こいつの本来のポテンシャルは、今よりもずっと上だ。
戦う相手に合わせて実力が調整されるという仕組みなのか?
今こうして戦えているのは、僕だけが戦う相手だと認識しているからだ。
しかし、ここで鬼龍院が加われば、今の数倍は強くなって、僕も鬼龍院もまとめて蹂躙されて終わる。
『――ごほ』
軽く咳き込んだだけなのに、ビチャビチャと音が聞こえるほど血を吐いた。
ちょっと自分でも引く。
『はな、レロ! もっと、遠ク! じゃ、ないト、まけル!!』
返事も待たず、僕は鬼形を構え直し、少しでも稲生たちから距離を取るためにマネキンに向かって体当たりを当てる。

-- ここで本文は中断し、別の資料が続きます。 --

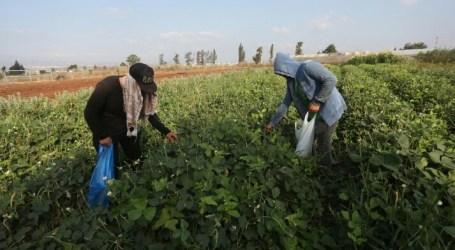 Palestinian Farmer Promote Organic Farming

見た目よりは軽いようで、僕の体当たりでマネキン天使は数mは後方に行く。
かと思えば、その金属板の寄せ集めのような翼がうごめき、先ほど稲生に向けて放たれたものと同じ槍が射出される。
『遅い!!』
スキルを使うまでもなく、今の僕の身体能力なら捉えられる。
空中で掴んで、そのまま思い切り投げ返してやった。
とはいえ、相手も間抜けではないのでその翼を動かして槍を弾く。
『――あああああああああああああああああああああ!!』
自分を鼓舞する意味をこめて雄たけびをあげて再び切りかかる。
その一報で冷静に相手を観察してわかったことだが……この人型、というかマネキン部分を攻撃しても意味が無い。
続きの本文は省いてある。